Did it come together quickly or did you really need to work at it?
I don’t know if I’ve ever worked so continuously or so hard on a piece of writing before this. It took nearly two years’ worth of research before I started writing the novel, and once I started writing I couldn’t stop. The story came willingly, once I found my toe-hold, and I wrote the first draft quite quickly, in about six weeks. Revisions took a lot longer.

What was the most challenging aspect of the process?
Getting enough sleep. For several months I woke up five or six times a night and took notes as the ideas rained down on me – if I hadn’t written them down I’d have forgotten them. If there’s one thing I’ve learned, it’s that night notes are almost always good stuff.

What was the most rewarding part of the experience?
Getting to know Billy and Lucinda, understanding their circumstances, and dreaming up their performances. I got to be as great a singer and dancer as Lucinda and as great a comedian/acrobat as Billy, without ever leaving my desk.

What did you learn during the process?
I learned a ton about the era, and I developed enormous admiration for the vaudevillians that I read about, all of them pioneers of every facet of popular entertainment as it has evolved over the last century and longer.

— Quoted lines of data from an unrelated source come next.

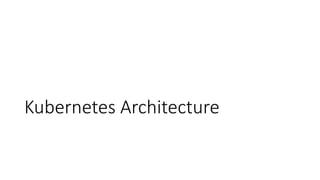 Kubernetes Architecture
 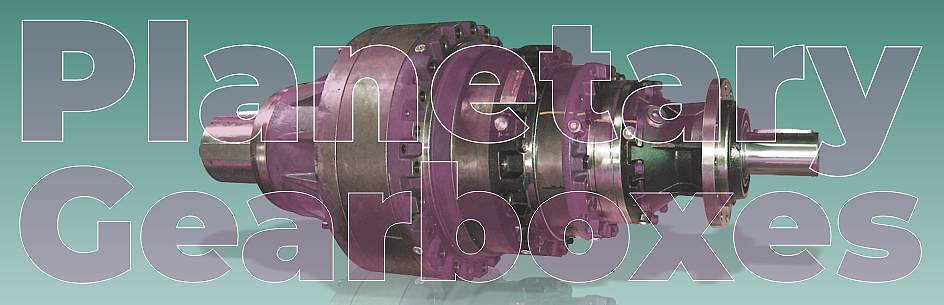 Planetary gearboxes, rugged mechanical power transmission.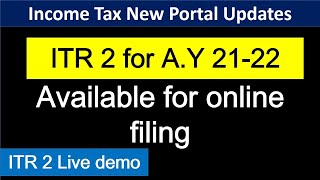 ITR 2 filing online for AY 2122New Incometax Portal How to file ITR 2 for AY 2122 online [upl. by Packer]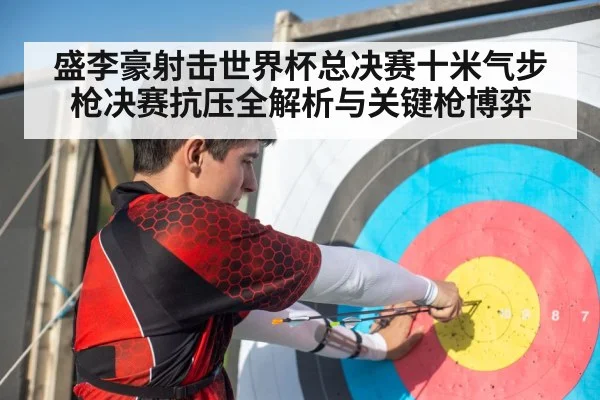 盛李豪射击世界杯总决赛十米气步枪决赛抗压全解析与关键枪博弈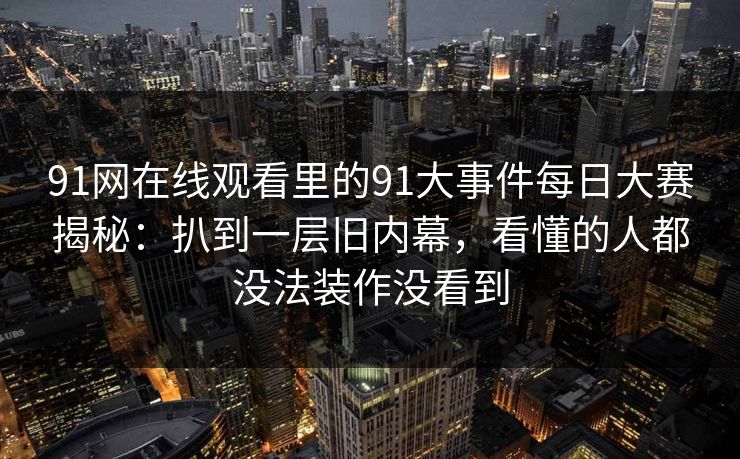 91网在线观看里的91大事件每日大赛揭秘：扒到一层旧内幕，看懂的人都没法装作没看到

And I learned how to keep track and keep going with a longer piece of fiction than I’d written before now.

How did you feel when the book was completed?
The day I finished the first draft, I closed the file and burst into tears. I knew then that these people and their story would never be brand-new to me again, and for this I grieved. Then I got to work with revisions.

How have you grown as an author since A Certain Grace?
It was a total surprise to me to write biographical fiction. The other surprise was that I wrote a novel. Until now I’ve mainly written short fiction; this much wider canvas, which can be terrifying, is also lovely to wallow around in.

What has the response been like so far from those that have read it?
As of this writing, no-one has read the book version (not even me!), only the manuscript, and only four or five people at that. Everyone had nice things to say about it, and one of them liked it well enough to publish it.

What's next on your creative agenda?
I’m gearing up for a busy Symphony season, learning four programs for our first week back at work.